Andrew L. Urban
Society does not want prosecutors to win convictions in circumstantial cases based on speculation. It is also impermissible. If it weren’t for professional immunity, the practice would cease.
The Crown’s circumstantial case against Robert Xie relied heavily on speculation supported by unreliable and flimsy testimony from a criminal in custody working as a snitch for his own benefit. Xie was convicted of the brutal multiple murder of five members of his wife’s family as a consequence. The Crown relied on the snitch’s testimony to negate Xie’s alibi. The Crown also speculated about the time of death of the victims. There was no direct evidence against Xie.
The verdict was delivered at the fourth trial, after the third trial ended in a hung jury. By then, Xie’s resources had been depleted. Former prosecutor now defence barrister Margaret Cunneen SC argues that the accused should not have to pay the costs of litigation after a hung jury; the state should pay. “It’s not their fault the jury couldn’t deliver a verdict,” she says.
Professional immunity protects prosecutors from potential consequences of the unethical practice of using speculation to poison the jury’s mind. Some judges are alert to the danger; not all.
In Xie’s fourth and ultimate trial, the trial judge, Justice Elizabeth Fullerton, failed to challenge the prosecution’s speculation that all the victims were killed after 2am – which is the timeframe that the prosecution claimed, without evidence. Xie’s alibi covered that time frame.
For another example, the judge in the murder trial of Sue Neill-Fraser, Alan Blow (now Chief Justice of Tasmania) reinforced the prosecutor’s speculation about a hypothetical murder weapon – a wrench – several times in his summing up:
Transcript p1542-1543: So let’s take the example of hitting a man on the head with a wrench. If an assailant who has no wish to kill the victim hits the victim on the head with a wrench very hard you might think that that’s intended – you might be satisfied beyond reasonable doubt that that’s intended to cause bodily harm and that that’s the sort of bodily harm that’s likely to cause death.

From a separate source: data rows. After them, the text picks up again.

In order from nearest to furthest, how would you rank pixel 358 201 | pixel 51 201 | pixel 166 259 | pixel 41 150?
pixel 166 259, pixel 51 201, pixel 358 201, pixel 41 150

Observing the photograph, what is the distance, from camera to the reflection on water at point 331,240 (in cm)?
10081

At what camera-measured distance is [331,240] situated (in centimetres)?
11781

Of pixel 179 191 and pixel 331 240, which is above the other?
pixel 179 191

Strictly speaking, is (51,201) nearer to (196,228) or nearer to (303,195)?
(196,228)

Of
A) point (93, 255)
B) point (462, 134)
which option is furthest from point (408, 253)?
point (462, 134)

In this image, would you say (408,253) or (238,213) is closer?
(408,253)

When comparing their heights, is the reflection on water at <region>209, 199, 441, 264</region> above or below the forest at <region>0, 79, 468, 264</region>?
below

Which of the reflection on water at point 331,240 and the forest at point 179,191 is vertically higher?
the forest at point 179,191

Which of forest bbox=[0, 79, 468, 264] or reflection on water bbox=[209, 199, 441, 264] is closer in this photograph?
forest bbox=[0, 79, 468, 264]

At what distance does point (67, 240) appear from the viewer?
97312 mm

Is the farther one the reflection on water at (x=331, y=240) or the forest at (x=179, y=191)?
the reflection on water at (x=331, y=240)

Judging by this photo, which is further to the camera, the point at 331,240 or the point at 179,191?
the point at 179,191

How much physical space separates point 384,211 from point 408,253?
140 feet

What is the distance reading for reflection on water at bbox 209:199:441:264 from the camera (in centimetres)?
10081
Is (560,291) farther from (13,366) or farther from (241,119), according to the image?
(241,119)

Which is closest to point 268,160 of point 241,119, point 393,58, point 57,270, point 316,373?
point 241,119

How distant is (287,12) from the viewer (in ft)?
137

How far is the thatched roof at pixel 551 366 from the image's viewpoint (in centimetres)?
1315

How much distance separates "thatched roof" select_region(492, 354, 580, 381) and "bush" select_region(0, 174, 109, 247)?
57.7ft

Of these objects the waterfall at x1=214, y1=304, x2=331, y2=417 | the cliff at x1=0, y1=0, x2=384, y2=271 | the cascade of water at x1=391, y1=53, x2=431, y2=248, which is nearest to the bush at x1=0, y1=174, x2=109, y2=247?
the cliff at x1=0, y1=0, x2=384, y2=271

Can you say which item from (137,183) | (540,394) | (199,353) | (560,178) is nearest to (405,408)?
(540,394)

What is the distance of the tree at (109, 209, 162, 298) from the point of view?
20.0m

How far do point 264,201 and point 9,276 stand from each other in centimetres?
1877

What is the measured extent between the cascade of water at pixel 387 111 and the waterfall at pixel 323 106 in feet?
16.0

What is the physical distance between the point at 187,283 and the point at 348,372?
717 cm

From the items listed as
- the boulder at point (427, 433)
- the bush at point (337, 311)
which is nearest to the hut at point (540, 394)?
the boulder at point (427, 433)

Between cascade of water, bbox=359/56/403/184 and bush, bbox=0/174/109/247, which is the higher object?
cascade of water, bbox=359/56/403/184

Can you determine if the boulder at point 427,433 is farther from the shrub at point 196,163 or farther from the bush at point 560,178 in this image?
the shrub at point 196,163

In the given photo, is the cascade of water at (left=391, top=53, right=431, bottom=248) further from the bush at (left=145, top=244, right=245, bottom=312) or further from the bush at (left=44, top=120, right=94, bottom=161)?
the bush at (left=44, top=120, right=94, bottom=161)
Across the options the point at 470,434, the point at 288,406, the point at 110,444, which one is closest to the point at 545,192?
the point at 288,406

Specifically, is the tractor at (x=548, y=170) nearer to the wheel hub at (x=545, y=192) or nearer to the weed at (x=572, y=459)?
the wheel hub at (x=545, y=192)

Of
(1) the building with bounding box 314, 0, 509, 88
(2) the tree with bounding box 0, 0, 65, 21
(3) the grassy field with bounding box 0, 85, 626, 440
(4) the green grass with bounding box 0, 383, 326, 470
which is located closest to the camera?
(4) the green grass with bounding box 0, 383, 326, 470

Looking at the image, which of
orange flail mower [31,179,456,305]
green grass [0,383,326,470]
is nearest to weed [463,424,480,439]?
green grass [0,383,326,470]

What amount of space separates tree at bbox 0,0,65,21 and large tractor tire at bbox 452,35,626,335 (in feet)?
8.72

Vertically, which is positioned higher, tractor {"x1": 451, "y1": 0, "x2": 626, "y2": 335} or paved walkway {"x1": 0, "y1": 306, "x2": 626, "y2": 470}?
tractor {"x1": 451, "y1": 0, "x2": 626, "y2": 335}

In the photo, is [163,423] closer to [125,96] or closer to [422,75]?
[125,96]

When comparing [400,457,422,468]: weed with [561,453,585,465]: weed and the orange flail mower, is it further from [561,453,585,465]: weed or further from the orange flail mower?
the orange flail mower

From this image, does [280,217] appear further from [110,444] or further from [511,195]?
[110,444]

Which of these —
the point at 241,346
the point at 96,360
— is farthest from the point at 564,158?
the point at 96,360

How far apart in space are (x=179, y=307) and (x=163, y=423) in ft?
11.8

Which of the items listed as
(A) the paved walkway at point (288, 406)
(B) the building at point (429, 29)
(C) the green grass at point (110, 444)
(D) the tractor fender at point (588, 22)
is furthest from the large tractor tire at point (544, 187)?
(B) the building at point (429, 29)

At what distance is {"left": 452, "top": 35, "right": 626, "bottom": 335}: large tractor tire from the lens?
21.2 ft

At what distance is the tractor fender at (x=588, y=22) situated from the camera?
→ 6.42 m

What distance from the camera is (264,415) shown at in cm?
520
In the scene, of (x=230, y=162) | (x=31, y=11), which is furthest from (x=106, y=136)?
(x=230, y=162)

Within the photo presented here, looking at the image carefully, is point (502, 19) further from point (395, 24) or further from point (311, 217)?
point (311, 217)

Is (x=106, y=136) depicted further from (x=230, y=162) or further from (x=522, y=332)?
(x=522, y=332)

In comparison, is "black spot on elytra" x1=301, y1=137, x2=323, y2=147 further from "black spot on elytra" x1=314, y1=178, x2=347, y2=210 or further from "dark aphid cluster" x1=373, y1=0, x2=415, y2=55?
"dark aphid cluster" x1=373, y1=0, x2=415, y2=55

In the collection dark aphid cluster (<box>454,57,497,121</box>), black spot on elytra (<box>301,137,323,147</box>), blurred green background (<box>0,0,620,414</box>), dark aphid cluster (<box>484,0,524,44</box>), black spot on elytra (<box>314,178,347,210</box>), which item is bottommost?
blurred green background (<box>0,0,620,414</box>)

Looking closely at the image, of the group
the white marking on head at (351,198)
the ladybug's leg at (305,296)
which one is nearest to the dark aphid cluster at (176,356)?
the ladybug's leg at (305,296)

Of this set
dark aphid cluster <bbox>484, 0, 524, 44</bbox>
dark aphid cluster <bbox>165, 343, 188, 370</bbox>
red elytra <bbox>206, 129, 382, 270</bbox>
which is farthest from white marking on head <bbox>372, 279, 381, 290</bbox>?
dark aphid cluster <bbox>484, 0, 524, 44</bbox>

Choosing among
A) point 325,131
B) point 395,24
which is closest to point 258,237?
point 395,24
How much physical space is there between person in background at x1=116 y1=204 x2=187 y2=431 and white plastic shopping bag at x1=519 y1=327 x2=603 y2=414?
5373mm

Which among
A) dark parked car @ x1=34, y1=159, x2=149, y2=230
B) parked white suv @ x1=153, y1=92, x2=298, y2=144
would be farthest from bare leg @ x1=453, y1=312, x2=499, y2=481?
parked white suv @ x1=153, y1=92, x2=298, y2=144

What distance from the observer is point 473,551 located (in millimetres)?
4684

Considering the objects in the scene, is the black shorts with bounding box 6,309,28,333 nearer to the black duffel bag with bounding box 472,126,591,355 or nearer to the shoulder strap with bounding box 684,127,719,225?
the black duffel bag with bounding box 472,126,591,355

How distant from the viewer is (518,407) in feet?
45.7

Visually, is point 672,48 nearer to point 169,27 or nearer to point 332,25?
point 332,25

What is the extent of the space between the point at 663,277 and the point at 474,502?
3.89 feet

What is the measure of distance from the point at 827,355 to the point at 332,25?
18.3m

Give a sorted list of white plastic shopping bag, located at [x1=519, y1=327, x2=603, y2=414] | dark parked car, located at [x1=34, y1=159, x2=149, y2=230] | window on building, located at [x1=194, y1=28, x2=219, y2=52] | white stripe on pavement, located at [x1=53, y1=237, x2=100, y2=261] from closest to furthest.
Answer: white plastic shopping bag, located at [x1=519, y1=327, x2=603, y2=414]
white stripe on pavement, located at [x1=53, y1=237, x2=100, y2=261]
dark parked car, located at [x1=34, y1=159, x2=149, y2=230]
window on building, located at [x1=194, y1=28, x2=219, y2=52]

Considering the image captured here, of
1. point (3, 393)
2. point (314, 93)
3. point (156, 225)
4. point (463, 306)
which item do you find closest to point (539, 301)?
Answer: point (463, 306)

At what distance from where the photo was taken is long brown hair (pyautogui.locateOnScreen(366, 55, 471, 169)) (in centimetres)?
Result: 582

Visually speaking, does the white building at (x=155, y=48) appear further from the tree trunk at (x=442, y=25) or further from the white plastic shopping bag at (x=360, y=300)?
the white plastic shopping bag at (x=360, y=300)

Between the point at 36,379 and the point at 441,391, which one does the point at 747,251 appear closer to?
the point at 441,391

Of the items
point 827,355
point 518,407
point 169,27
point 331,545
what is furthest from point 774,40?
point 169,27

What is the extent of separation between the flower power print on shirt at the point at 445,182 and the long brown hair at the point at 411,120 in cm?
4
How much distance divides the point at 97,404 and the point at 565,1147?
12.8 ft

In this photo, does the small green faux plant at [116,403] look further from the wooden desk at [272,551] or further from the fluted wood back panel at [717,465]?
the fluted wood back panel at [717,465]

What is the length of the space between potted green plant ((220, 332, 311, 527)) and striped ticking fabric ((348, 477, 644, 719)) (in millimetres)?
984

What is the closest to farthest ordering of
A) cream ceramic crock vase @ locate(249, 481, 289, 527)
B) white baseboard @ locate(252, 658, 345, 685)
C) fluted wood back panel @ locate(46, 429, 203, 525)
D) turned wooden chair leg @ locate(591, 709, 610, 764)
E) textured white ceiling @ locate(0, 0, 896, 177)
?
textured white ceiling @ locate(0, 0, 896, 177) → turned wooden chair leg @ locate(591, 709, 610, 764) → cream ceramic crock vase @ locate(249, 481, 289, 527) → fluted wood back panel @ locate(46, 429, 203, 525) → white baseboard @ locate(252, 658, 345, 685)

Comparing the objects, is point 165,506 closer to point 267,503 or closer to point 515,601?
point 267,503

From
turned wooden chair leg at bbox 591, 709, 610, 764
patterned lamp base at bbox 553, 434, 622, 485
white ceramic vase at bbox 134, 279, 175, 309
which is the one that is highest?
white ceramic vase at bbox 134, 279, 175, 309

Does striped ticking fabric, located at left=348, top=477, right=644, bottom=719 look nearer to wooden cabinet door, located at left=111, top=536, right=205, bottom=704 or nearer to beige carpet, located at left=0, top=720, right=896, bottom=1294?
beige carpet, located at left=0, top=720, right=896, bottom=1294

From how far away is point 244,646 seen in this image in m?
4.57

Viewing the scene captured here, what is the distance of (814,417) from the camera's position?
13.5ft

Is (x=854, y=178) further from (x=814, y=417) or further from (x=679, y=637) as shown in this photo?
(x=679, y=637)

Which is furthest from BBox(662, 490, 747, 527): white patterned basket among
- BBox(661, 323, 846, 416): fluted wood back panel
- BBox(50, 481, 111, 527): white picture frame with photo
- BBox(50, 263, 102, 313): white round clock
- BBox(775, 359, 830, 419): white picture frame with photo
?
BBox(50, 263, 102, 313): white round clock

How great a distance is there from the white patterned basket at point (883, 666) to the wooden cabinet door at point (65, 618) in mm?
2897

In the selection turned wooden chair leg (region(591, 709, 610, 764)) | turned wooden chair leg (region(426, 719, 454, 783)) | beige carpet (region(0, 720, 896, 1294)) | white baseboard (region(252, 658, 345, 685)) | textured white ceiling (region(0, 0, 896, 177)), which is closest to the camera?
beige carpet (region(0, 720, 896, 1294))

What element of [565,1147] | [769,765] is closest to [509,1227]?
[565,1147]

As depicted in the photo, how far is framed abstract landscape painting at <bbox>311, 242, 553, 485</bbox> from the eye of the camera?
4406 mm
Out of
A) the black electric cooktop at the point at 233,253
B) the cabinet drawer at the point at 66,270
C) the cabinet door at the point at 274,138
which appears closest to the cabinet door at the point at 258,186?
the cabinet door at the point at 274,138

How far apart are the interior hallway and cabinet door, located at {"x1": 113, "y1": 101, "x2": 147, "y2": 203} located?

So if an assailant hits someone on the head with a wrench, for example, and if that sort of bodily harm that’s intended, a head injury caused with a wrench, is something that could well cause death and the assailant knows that that’s the sort of bodily harm that could well cause death then that’s murder. For example, if the assailant thinks, ‘I don’t care whether he dies or not, I’m so angry with him I’m going to hit him on the head with this wrench and that’ll really hurt him’, then that can amount to murder.
There was no wrench presented in evidence. Indeed, there was no body on which injuries could be examined, yet the prosecutor even speculated about what injuries the victim may have had. This circumstantial case even features speculation that Neil-Fraser was at the crime scene at the relevant time.
Gordon Wood was convicted in 2008 of the murder of Caroline Byrne, whose body was found early morning on June 8, 1995, on the rocks at The Gap, a notorious suicide spot on Sydney’s Eastern coast. In 2012 the Court of Criminal Appeal set aside his conviction and entered a verdict of acquittal. The Chief Justice made it clear in his judgement that even the most basic elements of the case had failed to be established. “I am not persuaded that Wood was at The Gap at the relevant time.” He concluded that the verdict of the jury could not be supported having regard to the evidence.
The main witnesses for the prosecution were the investigator, Detective Inspector Jacob, and the expert witness, Assoc. Professor Rod Cross. Cross had worked closely with Jacob and the DPP’s office to show that Wood was capable of throwing Byrne over the cliff, in ‘a spear throw’. Whether or not his experiments proved this or not (I wasn’t convinced) it did not prove that he did. At the appeal the bench ruled that this was impermissible speculation. But of course by then, Wood had been convicted and jailed. And was paying for the appeal from already reduced resources.
When Wood sued for malicious prosecution, Justice Elizabeth Fullerton reprimanded prosecutor (now in private practice) Mark Tedeschi QC for “straining impermissibly for a conviction”.
An observer with intimate knowledge of the Wood case, who wishes to remain anonymous, has provided the following note: “Someone in the Gordon Wood case made an extraordinary error which strikes me as malicious by changing the date of a 2003 photo (of the Gap) to 1995. The vegetation difference changed the evidence in favour of the prosecution.“Could that be accidental? Surely not. Malicious? I think so. Justice Fullerton in about 500 pages of judgement seems to omit the most heinous or malicious things done to Gordon Wood, such as that example. I do not think it matters who did the malicious date change – someone did, so the State of NSW maliciously prosecuted Wood.
“By erroneously dividing the tort into individuals and treating each individual as a separate entity, I think she has found a clever but wrong way to let the State of NSW escape its responsibilities in this case. Sure, the definition of malice in NSW law might allow her to rule against Gordon Wood, but she could equally well have concluded that Tedeschi is so experienced that malice was more likely than a series of unknowing almost innocent mistakes by our most esteemed and experienced prosecutor.”
Speculation in trials has bad consequences.